Medicament administrations with the aid of a bronchoscope can be repeated in multiple sessions under anesthesia. In this case about 12 to 18 ml of 18 mM cyclopamine solution was injected directly into tumor in a session as above and was also instilled to small airways along with saline. Following the first session, already through the end of the first day, the patient expressed ease of breathing. His physical examination and tests also showed improved respiration and lack of an adverse effect of the treatment. About 48 hours after the first session, the medicament administrations were repeated in a second session as above. The tumor sites injected in the first session were seen to show significant decrease of size relative to the pre-treatment size when visualized during the second session. On the fourth day after the first session, a third session of bronchoscopic visualization and medicament administrations were repeated as above. On the fourth day the tumor had become markedly reduced in size and the formerly obliterated right bronchus had opened. FIG. 8C shows the tumoral growth into trachea photographed on the fourth day at the start of the third session. It shows marked shrinkage of the tumoral growth into the tracheal lumen and the normal tissues around the tumor show no sign of an adverse effect.

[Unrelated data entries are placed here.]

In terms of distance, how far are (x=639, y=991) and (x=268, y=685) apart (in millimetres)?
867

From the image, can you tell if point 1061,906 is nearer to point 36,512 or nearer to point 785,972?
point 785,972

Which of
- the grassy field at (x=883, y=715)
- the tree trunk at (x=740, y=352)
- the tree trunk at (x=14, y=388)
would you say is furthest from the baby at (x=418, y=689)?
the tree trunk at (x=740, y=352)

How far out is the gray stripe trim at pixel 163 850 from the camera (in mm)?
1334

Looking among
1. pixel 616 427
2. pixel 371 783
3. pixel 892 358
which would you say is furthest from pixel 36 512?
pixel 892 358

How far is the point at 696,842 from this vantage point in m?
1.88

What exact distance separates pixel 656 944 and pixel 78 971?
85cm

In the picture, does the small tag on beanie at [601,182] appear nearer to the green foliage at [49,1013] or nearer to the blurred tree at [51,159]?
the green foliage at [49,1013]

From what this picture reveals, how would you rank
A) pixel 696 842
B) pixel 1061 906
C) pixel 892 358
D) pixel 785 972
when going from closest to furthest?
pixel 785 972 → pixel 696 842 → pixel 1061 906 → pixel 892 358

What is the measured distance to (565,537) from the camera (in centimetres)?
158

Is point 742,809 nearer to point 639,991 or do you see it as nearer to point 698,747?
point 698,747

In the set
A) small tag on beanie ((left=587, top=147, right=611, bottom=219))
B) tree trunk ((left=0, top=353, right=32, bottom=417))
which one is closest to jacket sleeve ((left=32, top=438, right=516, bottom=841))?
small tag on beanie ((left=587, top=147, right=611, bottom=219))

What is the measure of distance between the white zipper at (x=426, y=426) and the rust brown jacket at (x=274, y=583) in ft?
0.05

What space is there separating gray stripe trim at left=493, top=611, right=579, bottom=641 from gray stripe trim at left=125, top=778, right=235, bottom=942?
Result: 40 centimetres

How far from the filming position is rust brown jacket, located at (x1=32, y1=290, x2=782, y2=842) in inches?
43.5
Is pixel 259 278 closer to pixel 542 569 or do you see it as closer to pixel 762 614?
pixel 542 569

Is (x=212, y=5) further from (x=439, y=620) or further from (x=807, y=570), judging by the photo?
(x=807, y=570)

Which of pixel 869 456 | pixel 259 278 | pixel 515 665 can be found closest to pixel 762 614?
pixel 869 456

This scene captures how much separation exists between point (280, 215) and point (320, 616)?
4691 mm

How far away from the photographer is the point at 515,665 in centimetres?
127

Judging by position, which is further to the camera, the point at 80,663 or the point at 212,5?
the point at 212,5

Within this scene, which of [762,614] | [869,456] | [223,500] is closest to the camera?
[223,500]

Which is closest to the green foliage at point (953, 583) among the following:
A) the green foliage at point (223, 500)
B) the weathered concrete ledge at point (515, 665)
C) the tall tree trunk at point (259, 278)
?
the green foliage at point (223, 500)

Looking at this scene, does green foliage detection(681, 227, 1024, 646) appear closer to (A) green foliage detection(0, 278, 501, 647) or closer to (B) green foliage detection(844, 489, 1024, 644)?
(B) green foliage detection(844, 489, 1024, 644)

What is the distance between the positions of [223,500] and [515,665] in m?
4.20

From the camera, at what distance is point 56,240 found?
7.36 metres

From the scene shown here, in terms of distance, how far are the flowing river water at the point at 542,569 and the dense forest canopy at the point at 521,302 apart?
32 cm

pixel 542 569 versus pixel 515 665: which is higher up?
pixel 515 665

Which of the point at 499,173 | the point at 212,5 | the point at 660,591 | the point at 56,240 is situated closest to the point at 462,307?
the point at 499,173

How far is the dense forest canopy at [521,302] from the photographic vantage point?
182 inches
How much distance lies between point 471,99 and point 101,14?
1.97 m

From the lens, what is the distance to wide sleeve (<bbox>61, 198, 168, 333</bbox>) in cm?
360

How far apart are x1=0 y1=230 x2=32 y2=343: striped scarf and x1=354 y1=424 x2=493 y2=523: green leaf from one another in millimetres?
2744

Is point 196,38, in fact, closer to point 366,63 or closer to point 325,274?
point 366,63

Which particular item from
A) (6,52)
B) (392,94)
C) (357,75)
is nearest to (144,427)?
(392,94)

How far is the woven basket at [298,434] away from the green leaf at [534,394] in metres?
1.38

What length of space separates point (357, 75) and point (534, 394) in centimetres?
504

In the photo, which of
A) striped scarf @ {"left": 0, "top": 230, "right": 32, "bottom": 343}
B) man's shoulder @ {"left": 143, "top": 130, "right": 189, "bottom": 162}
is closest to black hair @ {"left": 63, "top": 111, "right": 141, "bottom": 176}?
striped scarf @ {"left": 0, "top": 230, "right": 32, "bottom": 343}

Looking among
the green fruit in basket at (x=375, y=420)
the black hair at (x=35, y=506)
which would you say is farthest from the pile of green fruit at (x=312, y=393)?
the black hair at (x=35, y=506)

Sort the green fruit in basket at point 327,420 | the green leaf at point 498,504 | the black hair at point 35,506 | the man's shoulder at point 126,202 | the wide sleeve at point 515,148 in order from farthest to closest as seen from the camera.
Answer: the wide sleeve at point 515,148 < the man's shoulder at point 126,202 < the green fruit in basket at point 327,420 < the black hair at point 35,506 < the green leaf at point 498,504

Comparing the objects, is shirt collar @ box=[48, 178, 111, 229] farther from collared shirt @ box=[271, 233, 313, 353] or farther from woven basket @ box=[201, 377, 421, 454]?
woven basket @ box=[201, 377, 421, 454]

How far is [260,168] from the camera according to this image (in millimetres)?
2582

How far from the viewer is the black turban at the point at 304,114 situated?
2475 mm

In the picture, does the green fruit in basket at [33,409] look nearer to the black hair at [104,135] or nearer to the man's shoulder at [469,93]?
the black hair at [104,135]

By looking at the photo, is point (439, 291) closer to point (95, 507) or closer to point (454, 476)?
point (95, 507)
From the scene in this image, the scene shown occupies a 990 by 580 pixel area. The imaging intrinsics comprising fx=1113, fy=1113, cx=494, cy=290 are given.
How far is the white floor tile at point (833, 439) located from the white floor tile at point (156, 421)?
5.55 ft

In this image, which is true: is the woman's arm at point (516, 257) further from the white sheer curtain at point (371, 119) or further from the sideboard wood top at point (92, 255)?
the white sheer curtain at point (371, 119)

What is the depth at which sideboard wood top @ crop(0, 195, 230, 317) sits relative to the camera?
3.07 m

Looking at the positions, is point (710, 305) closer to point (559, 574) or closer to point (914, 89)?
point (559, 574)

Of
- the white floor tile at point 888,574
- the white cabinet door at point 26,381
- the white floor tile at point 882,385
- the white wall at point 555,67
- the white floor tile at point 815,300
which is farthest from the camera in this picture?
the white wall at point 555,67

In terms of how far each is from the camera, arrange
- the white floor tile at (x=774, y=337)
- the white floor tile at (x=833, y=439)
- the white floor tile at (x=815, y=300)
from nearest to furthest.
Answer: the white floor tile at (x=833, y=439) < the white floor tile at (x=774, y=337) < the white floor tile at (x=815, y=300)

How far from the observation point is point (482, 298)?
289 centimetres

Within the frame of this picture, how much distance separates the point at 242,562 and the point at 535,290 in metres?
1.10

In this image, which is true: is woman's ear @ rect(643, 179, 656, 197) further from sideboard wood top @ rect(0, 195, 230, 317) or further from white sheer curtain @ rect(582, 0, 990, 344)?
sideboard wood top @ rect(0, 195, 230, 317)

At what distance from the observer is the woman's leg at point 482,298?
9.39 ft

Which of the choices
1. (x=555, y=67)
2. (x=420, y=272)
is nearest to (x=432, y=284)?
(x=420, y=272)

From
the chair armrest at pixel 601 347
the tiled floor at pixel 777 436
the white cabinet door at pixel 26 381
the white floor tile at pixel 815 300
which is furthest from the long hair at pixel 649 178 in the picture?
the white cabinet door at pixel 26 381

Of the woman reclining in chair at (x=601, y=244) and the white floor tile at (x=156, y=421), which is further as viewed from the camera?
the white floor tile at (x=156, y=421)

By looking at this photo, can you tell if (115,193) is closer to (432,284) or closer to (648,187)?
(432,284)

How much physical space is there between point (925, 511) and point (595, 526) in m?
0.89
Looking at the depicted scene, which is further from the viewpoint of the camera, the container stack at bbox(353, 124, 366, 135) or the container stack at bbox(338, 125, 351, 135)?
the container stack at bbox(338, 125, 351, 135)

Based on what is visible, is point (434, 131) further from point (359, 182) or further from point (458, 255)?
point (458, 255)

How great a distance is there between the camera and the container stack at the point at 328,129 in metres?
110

The patient showed continued improvement of respiration and clinical status following the third session of medicament administrations. He was no longer bed bound and could walk and climb without help. A magnetic resonance imaging on the eighth day of the start of medicament administrations showed that the lung tumor had decreased to about 45% of the pre-treatment size and there were no signs of an adverse effect of the medicament administrations in mediastinal structures. Tumor shrinkage at distances several centimeters away from the about 1 cm inserted needle tip, the distances at which ethanol concentration would be reduced to 5% and less even if it would not be diluted by means other than a simple diffusion through that distance, showed that the therapeutic effect was due to the dose of the selective inhibitor of Hh/Smo signalling reaching there. Cyclopamine can associate with albumin, lipoproteins and other tissue molecules for movements in tissues. With these results and continued improvement of the clinical status of patient, objective of the first stage of his treatment was considered achieved for proceeding to the next stage of causation of tumor disappearance.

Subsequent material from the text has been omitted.